**How to complete this task**
Write the entries out again exactly as they stand, but without the pictures.
------------------------------
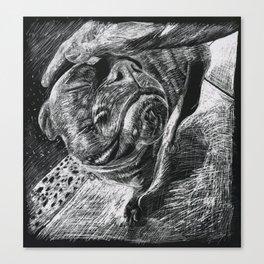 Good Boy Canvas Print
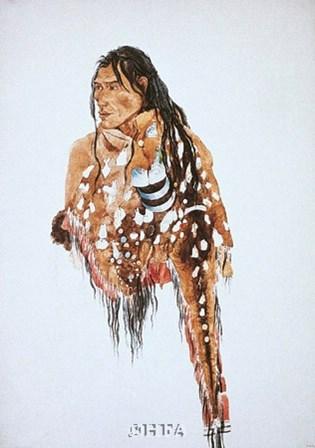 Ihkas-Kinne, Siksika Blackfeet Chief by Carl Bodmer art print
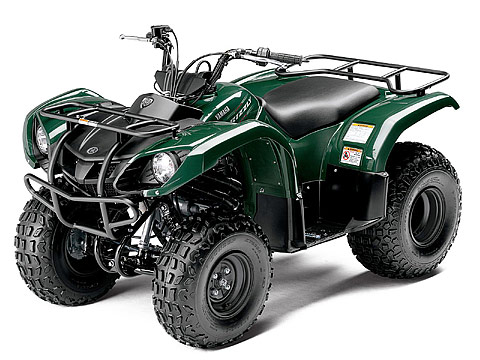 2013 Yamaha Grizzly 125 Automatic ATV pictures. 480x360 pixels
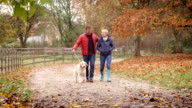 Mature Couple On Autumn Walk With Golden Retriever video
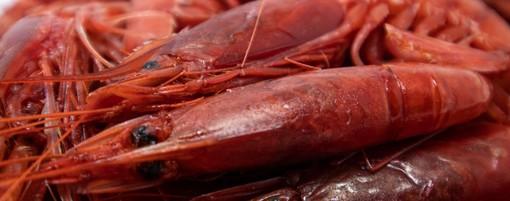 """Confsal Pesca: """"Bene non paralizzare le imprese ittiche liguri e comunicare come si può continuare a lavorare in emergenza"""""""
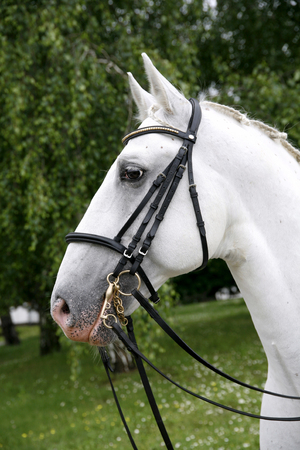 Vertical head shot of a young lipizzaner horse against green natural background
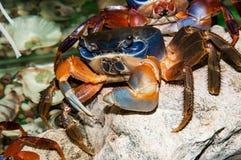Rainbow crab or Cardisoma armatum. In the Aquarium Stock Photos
------------------------------
**Output**
 Good Boy Canvas Print
 Ihkas-Kinne, Siksika Blackfeet Chief by Carl Bodmer art print
 2013 Yamaha Grizzly 125 Automatic ATV pictures. 480x360 pixels
 Mature Couple On Autumn Walk With Golden Retriever video
 """Confsal Pesca: """"Bene non paralizzare le imprese ittiche liguri e comunicare come si può continuare a lavorare in emergenza"""""""
 Vertical head shot of a young lipizzaner horse against green natural background
Rainbow crab or Cardisoma armatum. In the Aquarium Stock Photos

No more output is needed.